TEXTE À LIRE:
******************************

La méditation coup de balai


meditation tantra Odier


« Le jour vient de se lever, tu t’es purifier en te baignant dans la rivière sacrée, tu te sens vif et plein de détermination. Tu puises de l’eau fraîche, tu prends un balai, tu cueilles une corbeille de pétales de rose et tu rentres dans le temple de la Conscience. C’est ça la méditation : entrer frais, l’esprit vif et alerte dans le temple de la Conscience. 


Tu les vois, tous assis, immobiles, ancrés dans le sol, fossilisés. Ils sont là depuis si longtemps. Ils t’ont tant aimé, ils t’ont tant donné, tant éviter. Depuis que tu es tout jeune, leurs voix te poursuivent. Encore maintenant, en cette minute, comme il te regardent entrer, prêt à nettoyer, à rafraîchir, à parfumer, ils te parlent et te disent : « Écoute-nous, voici ce que nous pensons de toi. Depuis que tu es jeune nous tentons de t’éviter les dangers, nous te prévenons des pièges de la vie, nous te punissons lorsque tu fais une erreur mais lorsque tu nous écoutes, lorsque tu es un bon garçon, nous te récompensons, donc t’approuvons à voix haute et grâce à nous, tu ne t’en es pas trop mal sorti. Alors ne nous chasse pas, continue à écouter nos voix, à suivre nos avis. Nous ne voulons que ton bien. La Liberté, c’est le chaos. Écoute attentivement nos voix, reste sur le chemin que nous te traçons et tout ira bien. »


« Mais en cette instant, tu sais que tu as trop écouter, que ces gens couleurs de pierre ne sont là que pour t’empêcher de répandre les roses et l’eau fraîche. Que tout ne va pas si bien. Vous êtes comme deux peurs face-à-face. Comme deux peurs qui se trouvent nez à nez dans une forêt sombre pleine de craquements et d’autres bruits inquiétants.

******************************

DONNÉES FOURNIES:
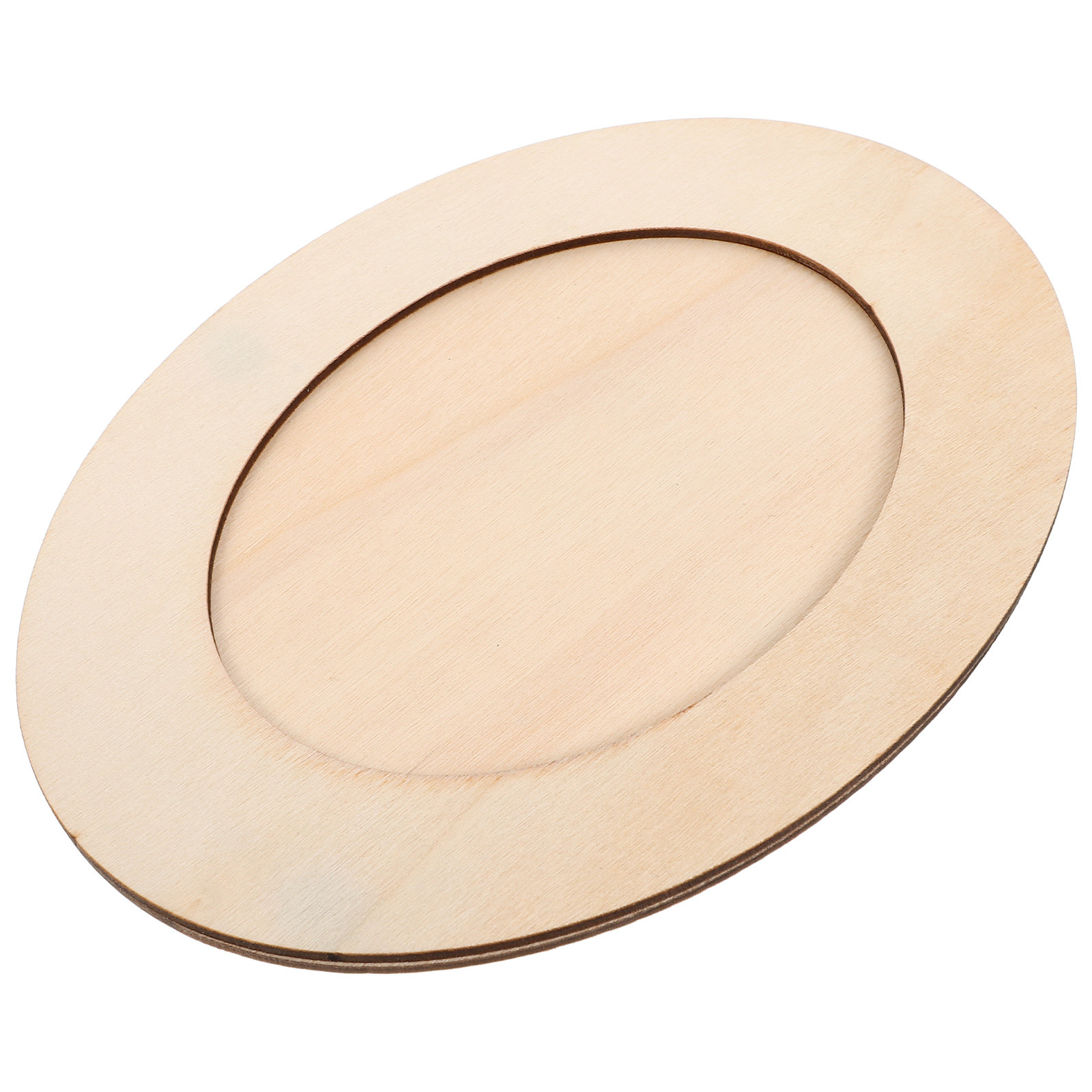 Unfinished Oval Wooden Picture - Art Craft Activities For Preschoolers recensie en prijs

******************************

ACTIVITÉS:
1. Répondez à ces questions sur le texte de la méditation coup de balai :
(a) Quels objets prend-on avant d'entrer dans le temple de la Conscience ?
(b) D'après les voix, qu'est-ce que la Liberté ?
(c) Où se trouvent les deux peurs nez à nez dans la comparaison finale ?
2. Reprenez le texte sur la méditation coup de balai après sa dernière phrase et écrivez la suite.
On n'a pas besoin des données pour ce travail.

RÉPONSES PAR POINT:
1.
(a) De l'eau fraîche, un balai et une corbeille de pétales de rose.
(b) Le chaos.
(c) Dans une forêt sombre pleine de craquements et d'autres bruits inquiétants.

2.
Une peur se dit : « Pourvu qu’il ne fasse rien pour nous éjecté du temple ! » 

L’autre se dit : « Pourvu qu’ils ne se lèvent pas pour sortir. Que deviendrai-je sans eux ! » 



Et comme ça, jour après jour, on s’arrange avec sa conscience, on reçoit blâme et  encouragement, on se range, on devient un être dont la grisaille est acceptable. La société tout entière adore ce camaïeu de gris. Le gris est la couleur la plus répandue, il y en a des millions de variétés. Le gris est la couleur idéale du camouflage sociale. C’est grâce à nos gris que nous parvenons à exister socialement, à nous fondre dans l’immense chaudron de la souffrance et de la violence ordinaire.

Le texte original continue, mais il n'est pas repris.